Download that image to your computer and drag-drop it onto Google Cloud Vision's online demo page. You can see everything Cloud Vision sees about the image.

For example, this is the result of logo detection, showing it recognizing the RIA Novosti logo:

Similarly, OCR recognizes the onscreen text:


And extracts it as:

Материал дополняется
12:42 25.04.2022
ВС России и силы ДНР прекращают
боевые действия рядом с
ВС РФ и силы ДНР с 14:00 мск 25 апреля в
ностороннем порядке прекращают любые боевые
действия рядом с <<Азовсталью».
Для выхода мирных жителей из <<Азовстали>>
препятствий нет, за исключением решения Киева и
в удерживать мирных как «живой щит».

There are noticeable typos in the text, but overall it extracted a reasonable facsimile of the text, which Google Translate translates as:

The material is complemented
12:42 25.04.2022
Russian Armed Forces and DNR forces stop
fighting near
The Armed Forces of the Russian Federation and the forces of the DPR from 14:00 Moscow time on April 25 to
sideways stop any combat
actions near "Azovstal".
For the exit of civilians from <<Azovstal>>
there are no obstacles, except for the decision of Kyiv and
to hold the civilians as a "human shield".

Spatial question entries:
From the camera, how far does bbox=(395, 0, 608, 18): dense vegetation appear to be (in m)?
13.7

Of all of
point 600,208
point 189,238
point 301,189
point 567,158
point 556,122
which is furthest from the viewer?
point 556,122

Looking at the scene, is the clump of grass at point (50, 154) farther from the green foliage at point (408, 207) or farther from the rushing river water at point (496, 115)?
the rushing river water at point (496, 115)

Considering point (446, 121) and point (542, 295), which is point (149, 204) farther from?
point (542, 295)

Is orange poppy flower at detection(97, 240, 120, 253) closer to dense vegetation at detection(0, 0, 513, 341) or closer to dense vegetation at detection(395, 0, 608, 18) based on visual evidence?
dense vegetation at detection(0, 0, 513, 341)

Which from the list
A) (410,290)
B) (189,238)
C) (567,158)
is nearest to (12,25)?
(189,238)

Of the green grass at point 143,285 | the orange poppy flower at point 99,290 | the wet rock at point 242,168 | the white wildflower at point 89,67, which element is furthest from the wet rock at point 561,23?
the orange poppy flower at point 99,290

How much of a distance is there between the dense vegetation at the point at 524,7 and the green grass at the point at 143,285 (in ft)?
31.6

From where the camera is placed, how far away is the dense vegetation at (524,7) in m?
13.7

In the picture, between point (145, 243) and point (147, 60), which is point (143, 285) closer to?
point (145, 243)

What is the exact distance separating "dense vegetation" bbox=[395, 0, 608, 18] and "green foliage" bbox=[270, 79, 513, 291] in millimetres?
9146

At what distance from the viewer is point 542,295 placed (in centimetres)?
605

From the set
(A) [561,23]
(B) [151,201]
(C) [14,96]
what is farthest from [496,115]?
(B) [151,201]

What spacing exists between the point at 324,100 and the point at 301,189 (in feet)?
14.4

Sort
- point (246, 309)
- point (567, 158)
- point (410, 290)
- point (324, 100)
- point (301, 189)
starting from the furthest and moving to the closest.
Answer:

● **WORK INSTRUCTIONS**:
1: Please copy, word for word, the part of the Cloud Vision passage that opens with the words containing "Download that image" and closes with "about the image.".
2: Carry on the Cloud Vision passage from the point where it stops.

● **RESPONSES FOR EACH TASK**:
1:
Download that image to your computer and drag-drop it onto Google Cloud Vision's online demo page. You can see everything Cloud Vision sees about the image.

2:
What about a chyron example? Frame #158 contains a mixed chyron with a top two-level text container with a transparent background and a second two-level text block on a semi-transparent background:

Once again, we download it and run it through the Google Cloud Vision online demo.

It recognizes that there is a human face at 94% confidence, estimating it to have 1 degree roll, -2 degree tilt and -22 degree pan:

It recognizes that the image contains a person wearing glasses.

It recognizes the faint 1TV watermarked logo at top right.

It recognizes the onscreen text as well.

It extracts the text as:


Which Google Translate translates as:


Scanning for chyron text that appears while a person is visible onscreen could be one option to catalog onscreen interviewees.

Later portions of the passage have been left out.